──────── Excerpted passage ────────

# Help me finish this chord progression



## Niklaus (Apr 21, 2014)

It goes...
i (Minor 1)
iv (Minor 4)
V (Major 5
The momentum from the iv chord to the V chord is nice but I don't know what chords I should write after that to keep that momentum. Any suggestions would do.
Many thanks,
Niklaus


----------



## Matsps (Jan 13, 2014)

This is not a question anyone here can satisfactory answer. We have no idea what the instrumentation is, the melody, the key, the mood, the tempo, the style... All of this will influence what harmony can be used in the piece. 

I'd say from your example so far that almost any chord could fit. I mean, some really crazy chords might sound outlandish as a suggestion, but if you're writing jazz, might be absolutely fine. On the other hand, if you're composing a baroque piece, that crazy chord will not fit at all.


----------



## david johnson (Jun 25, 2007)

II7 - vi should fool a few ears


----------



## Ravndal (Jun 8, 2012)

1, 4 and 5 is all you need, baby


----------



## esharpe (May 16, 2013)

It is really hard to give you a suggestion without know how you are voicing the chords, id est the voice leading (Can we assyme you are not playing all of the chords in root position and simply moving from one chord to the next in parallel movement) . Move one or two or the notes in your chord by whole or half steps to form the next chord is all I can suggest at this point.


----------



## PetrB (Feb 28, 2012)

i iv v is already so 'closed,' setting up cadential expectations of going back to i, that I'd suggest you simply start again.

i iv v has also spun out a tremendous variety of blues, and later pop music, on just about only that -- so to be contrary, there is still a planet or two to mine from that vein alone 

If you want something more extended, as well as being more readily open to going in other directions (regardless if major or minor) you are better off waiting a bit longer between that initial tonic and the dominant or subdominant.

Use your ears, not your hands on the keyboard: Use your ears, not theory, and then follow where that may lead you. It is the only way to find your way about, really.


----------



## helpmeplslol (Feb 1, 2014)

The most obvious next chord is i. For more "momentum" you want something less obvious. So maybe a deceptive cadence to VI, or a major I or I7.


----------



## BurningDesire (Jul 15, 2012)

the next chord must be a chromatic tone cluster.


----------



## Matsps (Jan 13, 2014)

PetrB said:


> Use your ears, not your hands on the keyboard:


How about using your hands without particular consideration to theory or common hand position? You might just surprise your ears.


----------



## PetrB (Feb 28, 2012)

Matsps said:


> How about using your hands without particular consideration to theory or common hand position? You might just surprise your ears.


"letting go", a slip of a finger, a supposed accident, if you are alert and ready for it, can lead you someplace interesting. But, last I heard, the brain runs everything, and the ears are a little closer to it than the fingers. Fingers just obey brain commands

... and yeah, it can not hurt to methodically go through the various possibilities of all the different inversions, top to bottom, in various combinations, and including all sorts of different spacings....


----------

────────

- **Brief A**
From the forum thread on finishing a chord progression, render the sentence "The most obvious next chord is i." into Spanish.
- **Brief B**
Reproduce the passage of the forum thread on finishing a chord progression starting at "iv (Minor 4)" and ending at "suggestions would do.", swapping "momentum" for "drive".

──────── Recorded information ────────

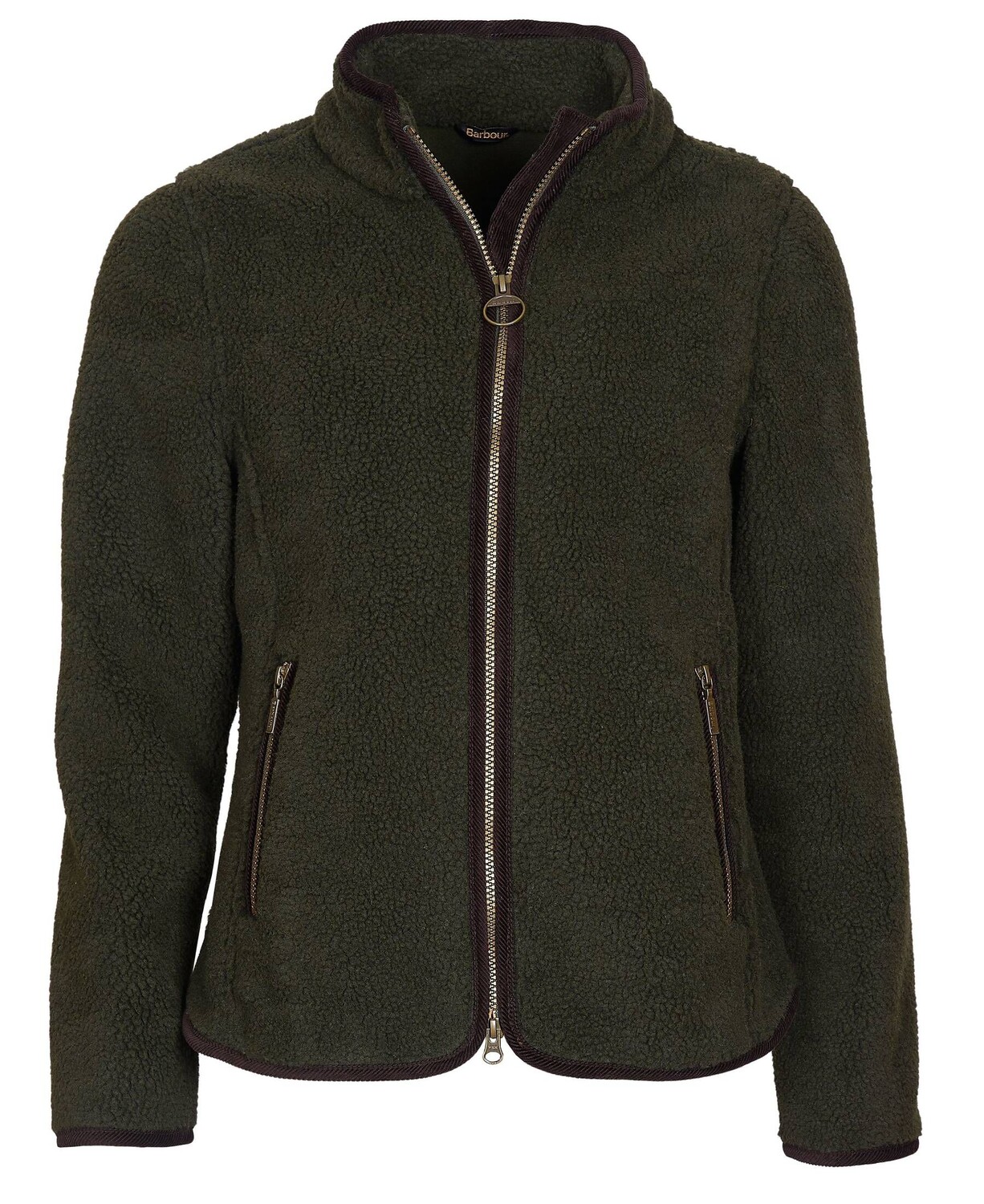 

Флисовая куртка Lavenham Barbour, зеленый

────────

- **Response box A**
El siguiente acorde más obvio es i.

- **Response box B**
iv (Minor 4)
V (Major 5
The drive from the iv chord to the V chord is nice but I don't know what chords I should write after that to keep that drive. Any suggestions would do.